The president of the court, Mr Justice George Birmingham had only managed to read out one part of the court’s ruling before the hearing descended into chaos.
Sitting with Mr Justice John Edwards and Ms Justice Máire Whelan, he said the court had no hesitation in dismissing an appeal Mr Burke had against an order made by Ms Justice Siobhan Stack last August.
At this point, Ammi Burke, a solicitor stood up and started to interrupt the judge, making comments about her brother’s “constitutional rights”.
She refused to stop talking or sit down when Mr Justice Birmingham instructed her to do so.
Several other members of the Burke family stood and began shouting up at the bench.
The loudest was Mr Burke’s mother Martina, who shouted: “You are bowing before the altar of transgenderism, every single one of you.”
She went on to make loud comments about judicial salaries.
The judges left the bench and remained in their chambers for around five minutes.
When they came back into the courtroom, Mr Justice Birmingham said he would continue reading out the judgement, but that if there were any further interruptions the court would rise again and the judgment would be issued electronically.
He was in the middle of dealing with a second part of the appeal, in relation to an order granted by Mr Justice Max Barrett last September, when he was interrupted by members of the family again.
The judges rose from the bench again and this time they did not come back.
Several gardaí were in the court at the time and more flooded in after the Burkes refused to comply with a request to leave.
Mr Burke had asked the Court of Appeal to set aside a temporary injunction granted by Ms Justice Stack restraining him from attending for work at the Co Westmeath school, and a subsequent decision of Mr Justice Barrett to keep the injunction in place pending a final hearing of the matter.
He claimed the orders were invalid, unconstitutional, had no legal effect and should be set aside.
Mr Burke also “utterly rejected” that there had been “gross misconduct” on his part and claimed his suspension by the school was unlawful.
The school had argued the necessary legal tests had been met for the granting of the orders and had urged the court not to interfere with the decisions to grant them.

Entries supplied:
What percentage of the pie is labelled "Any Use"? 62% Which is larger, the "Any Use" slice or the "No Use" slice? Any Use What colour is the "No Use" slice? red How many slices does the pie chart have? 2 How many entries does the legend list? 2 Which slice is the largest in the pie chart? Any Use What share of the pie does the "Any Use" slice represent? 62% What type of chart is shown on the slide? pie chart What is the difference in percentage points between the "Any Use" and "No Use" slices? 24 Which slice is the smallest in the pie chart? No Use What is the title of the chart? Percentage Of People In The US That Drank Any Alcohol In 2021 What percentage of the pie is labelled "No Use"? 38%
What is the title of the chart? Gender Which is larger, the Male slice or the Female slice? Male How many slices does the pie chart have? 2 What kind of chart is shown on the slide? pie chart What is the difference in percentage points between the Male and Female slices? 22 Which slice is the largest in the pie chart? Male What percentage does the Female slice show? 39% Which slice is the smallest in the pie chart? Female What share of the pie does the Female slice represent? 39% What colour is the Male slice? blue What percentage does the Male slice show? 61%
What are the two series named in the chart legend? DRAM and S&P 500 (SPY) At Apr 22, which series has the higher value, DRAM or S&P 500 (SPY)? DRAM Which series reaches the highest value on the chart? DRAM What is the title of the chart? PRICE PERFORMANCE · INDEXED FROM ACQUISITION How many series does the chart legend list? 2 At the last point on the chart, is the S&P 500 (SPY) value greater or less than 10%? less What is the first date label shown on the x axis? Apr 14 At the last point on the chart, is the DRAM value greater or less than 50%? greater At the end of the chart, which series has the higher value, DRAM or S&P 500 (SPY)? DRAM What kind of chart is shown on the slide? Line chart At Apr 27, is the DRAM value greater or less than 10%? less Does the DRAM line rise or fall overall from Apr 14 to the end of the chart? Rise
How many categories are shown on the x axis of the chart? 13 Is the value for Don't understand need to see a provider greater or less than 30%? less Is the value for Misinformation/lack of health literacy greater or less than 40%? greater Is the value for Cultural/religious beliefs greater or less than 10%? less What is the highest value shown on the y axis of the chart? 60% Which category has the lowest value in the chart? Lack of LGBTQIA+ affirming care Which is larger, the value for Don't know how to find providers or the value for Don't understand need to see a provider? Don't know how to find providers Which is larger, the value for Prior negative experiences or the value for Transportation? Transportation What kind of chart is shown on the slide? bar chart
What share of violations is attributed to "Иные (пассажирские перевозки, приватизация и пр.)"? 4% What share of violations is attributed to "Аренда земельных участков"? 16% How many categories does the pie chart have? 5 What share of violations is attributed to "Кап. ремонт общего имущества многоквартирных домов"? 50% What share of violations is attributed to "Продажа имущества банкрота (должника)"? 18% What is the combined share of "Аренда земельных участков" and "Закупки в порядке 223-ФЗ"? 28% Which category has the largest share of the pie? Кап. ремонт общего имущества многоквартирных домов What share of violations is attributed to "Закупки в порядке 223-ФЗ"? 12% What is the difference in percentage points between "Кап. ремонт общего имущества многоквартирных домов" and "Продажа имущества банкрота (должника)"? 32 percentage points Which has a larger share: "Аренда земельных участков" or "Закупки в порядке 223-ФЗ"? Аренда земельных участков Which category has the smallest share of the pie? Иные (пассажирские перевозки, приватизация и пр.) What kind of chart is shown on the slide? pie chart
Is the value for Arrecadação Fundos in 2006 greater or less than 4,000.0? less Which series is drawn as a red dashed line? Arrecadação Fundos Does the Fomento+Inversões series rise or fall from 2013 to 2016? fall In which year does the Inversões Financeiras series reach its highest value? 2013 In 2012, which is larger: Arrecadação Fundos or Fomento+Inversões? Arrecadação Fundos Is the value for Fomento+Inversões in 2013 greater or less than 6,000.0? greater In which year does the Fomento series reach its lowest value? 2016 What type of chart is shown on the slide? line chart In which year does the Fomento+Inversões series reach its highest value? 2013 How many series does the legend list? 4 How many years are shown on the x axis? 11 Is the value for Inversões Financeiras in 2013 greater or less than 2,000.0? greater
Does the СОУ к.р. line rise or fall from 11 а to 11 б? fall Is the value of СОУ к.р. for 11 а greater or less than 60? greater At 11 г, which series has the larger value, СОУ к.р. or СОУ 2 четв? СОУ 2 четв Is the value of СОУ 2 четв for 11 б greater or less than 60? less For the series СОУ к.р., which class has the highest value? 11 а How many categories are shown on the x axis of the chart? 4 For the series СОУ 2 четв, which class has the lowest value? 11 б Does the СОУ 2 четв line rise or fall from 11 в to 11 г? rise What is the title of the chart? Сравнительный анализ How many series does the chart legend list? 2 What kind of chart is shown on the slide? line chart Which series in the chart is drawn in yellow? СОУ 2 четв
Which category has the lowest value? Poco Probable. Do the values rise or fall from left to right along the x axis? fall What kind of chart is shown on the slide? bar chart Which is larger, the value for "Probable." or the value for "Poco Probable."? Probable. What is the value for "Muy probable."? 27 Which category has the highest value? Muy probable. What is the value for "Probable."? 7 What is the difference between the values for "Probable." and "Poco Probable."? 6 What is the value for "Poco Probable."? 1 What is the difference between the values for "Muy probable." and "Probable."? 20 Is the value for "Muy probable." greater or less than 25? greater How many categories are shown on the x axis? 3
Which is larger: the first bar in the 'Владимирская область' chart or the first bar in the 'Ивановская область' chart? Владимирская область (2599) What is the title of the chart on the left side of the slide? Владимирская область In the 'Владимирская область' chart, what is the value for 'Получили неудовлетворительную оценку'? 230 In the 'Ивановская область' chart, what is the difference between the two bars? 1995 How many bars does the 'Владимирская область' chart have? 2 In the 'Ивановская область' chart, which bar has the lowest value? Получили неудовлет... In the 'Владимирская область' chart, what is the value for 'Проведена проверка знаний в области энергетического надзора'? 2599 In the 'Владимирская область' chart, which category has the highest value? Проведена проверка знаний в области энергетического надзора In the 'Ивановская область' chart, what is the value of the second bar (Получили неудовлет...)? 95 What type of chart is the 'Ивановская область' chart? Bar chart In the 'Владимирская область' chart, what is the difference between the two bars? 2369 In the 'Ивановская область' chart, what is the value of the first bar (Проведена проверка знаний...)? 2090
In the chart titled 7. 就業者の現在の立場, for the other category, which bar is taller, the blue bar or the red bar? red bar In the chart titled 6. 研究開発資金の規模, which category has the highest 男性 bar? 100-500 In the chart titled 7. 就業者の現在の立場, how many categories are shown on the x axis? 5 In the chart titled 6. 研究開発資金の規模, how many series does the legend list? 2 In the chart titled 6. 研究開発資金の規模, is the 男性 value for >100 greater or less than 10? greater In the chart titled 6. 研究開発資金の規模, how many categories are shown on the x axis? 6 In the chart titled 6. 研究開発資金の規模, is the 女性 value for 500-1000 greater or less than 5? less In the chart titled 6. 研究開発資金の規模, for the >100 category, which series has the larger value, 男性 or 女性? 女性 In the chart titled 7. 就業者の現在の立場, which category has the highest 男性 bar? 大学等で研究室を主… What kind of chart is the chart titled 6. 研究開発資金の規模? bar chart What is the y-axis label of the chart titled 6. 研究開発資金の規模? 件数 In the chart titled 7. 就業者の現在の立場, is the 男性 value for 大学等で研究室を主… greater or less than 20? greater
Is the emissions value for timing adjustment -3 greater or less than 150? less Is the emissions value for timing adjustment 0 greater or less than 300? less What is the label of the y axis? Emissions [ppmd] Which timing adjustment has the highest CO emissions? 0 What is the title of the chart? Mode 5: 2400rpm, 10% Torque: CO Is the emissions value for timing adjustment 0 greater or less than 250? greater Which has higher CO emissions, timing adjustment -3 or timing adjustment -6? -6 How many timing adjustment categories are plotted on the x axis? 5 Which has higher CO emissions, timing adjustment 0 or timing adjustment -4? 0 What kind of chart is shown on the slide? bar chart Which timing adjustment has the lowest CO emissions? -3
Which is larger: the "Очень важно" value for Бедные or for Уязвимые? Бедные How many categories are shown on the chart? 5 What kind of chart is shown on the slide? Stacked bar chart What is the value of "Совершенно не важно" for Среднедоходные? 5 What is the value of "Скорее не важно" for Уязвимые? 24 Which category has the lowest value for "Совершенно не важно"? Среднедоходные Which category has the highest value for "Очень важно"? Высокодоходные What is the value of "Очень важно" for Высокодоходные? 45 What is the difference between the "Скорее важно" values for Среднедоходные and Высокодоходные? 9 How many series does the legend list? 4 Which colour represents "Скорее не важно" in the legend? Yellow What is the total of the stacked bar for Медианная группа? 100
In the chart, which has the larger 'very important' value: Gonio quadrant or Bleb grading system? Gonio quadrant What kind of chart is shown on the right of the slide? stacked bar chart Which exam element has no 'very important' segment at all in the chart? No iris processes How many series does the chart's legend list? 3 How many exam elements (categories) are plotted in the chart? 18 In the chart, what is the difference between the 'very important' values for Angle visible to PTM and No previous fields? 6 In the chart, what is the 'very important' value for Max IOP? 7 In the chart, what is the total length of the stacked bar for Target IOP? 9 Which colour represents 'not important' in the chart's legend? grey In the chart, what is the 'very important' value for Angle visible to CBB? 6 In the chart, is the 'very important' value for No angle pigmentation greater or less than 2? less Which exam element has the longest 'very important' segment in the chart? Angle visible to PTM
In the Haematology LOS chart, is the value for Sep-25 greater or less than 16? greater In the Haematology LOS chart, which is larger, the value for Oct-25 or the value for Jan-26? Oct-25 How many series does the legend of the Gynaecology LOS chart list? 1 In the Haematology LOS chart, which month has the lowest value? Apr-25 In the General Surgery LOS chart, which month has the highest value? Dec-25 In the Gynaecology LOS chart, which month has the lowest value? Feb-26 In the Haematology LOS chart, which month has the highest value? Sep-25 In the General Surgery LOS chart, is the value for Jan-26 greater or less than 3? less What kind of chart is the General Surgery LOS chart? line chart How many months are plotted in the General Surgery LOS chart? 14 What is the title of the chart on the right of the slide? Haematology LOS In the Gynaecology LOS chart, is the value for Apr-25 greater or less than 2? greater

Questions on the material:
**a.** According to the court report, how long did the judges stay in their chambers after they first left the bench?
**b.** Please rewrite the stretch of the court report from "When they came" through "request to leave.", replacing "gardaí" with "police officers".
**c.** Summarize the court report in two sentences.
Rely only on the court report when answering.

Results of the tasks:
**a.** Around five minutes.

**b.**
When they came back into the courtroom, Mr Justice Birmingham said he would continue reading out the judgement, but that if there were any further interruptions the court would rise again and the judgment would be issued electronically.
He was in the middle of dealing with a second part of the appeal, in relation to an order granted by Mr Justice Max Barrett last September, when he was interrupted by members of the family again.
The judges rose from the bench again and this time they did not come back.
Several police officers were in the court at the time and more flooded in after the Burkes refused to comply with a request to leave.

**c.** While the Court of Appeal was reading out its ruling dismissing Mr Burke's appeal against an injunction restraining him from attending work at a Co Westmeath school, members of the Burke family repeatedly interrupted and shouted at the judges. The judges left the bench twice, not returning the second time, and more gardaí came into the court after the Burkes refused to leave.